In the Lincoln and Pontefract articles of 1536 many articles clearly held religious meaning, suggesting that the Pilgrimage was caused by religious factors. For example in the Lincoln Articles it states that the rebels wanted “an end to suppression of religious houses” and “bishops in England do not have… the faith of Christ”. Furthermore in the Pontefract Articles, it is said that the rebels wanted “the Pope as the Supreme Head of the Church of England”, “to end the heresies within this realm.” This shows that the Pilgrimage was a reaction from the peasants after the Break with Rome. Moreover the rebels marched behind the Five Wounds of Christ, showing that the peasants were heavily influenced by religion. Also, in the 16th century religion held communities together as people prayed and paid for the rituals of the Church, so the dissolution would have affected this. Historian Geoffrey Elton says that the uprising was religious and associated with Catherine of Aragon.

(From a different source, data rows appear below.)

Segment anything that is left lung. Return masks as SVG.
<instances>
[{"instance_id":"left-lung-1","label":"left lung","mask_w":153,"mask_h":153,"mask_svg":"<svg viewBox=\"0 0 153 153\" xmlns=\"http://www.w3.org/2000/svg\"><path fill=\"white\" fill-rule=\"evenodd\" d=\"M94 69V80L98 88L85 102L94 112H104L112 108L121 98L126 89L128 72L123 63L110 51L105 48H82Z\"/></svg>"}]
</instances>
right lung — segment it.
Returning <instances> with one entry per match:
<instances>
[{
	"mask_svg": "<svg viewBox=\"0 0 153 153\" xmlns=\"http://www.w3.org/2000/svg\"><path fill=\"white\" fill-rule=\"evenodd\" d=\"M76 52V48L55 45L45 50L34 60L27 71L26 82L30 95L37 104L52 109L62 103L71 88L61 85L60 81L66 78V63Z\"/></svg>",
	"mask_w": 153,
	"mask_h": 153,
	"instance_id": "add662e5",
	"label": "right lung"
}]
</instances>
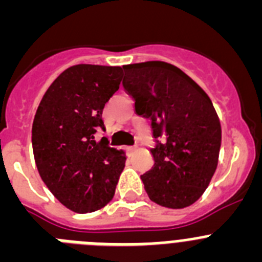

The Pilgrimage, which was planned in advance, wanted to overturn the faction that made Catherine of Aragon’s marriage illegitimate. This can be supported as Lord Darcy and Hussey were involved in the revolt and they were both fans of Catherine. As there was support from the higher members of society and classes were brought together by religion it is fair to say that the Pilgrimage of Grace was caused by religious factors.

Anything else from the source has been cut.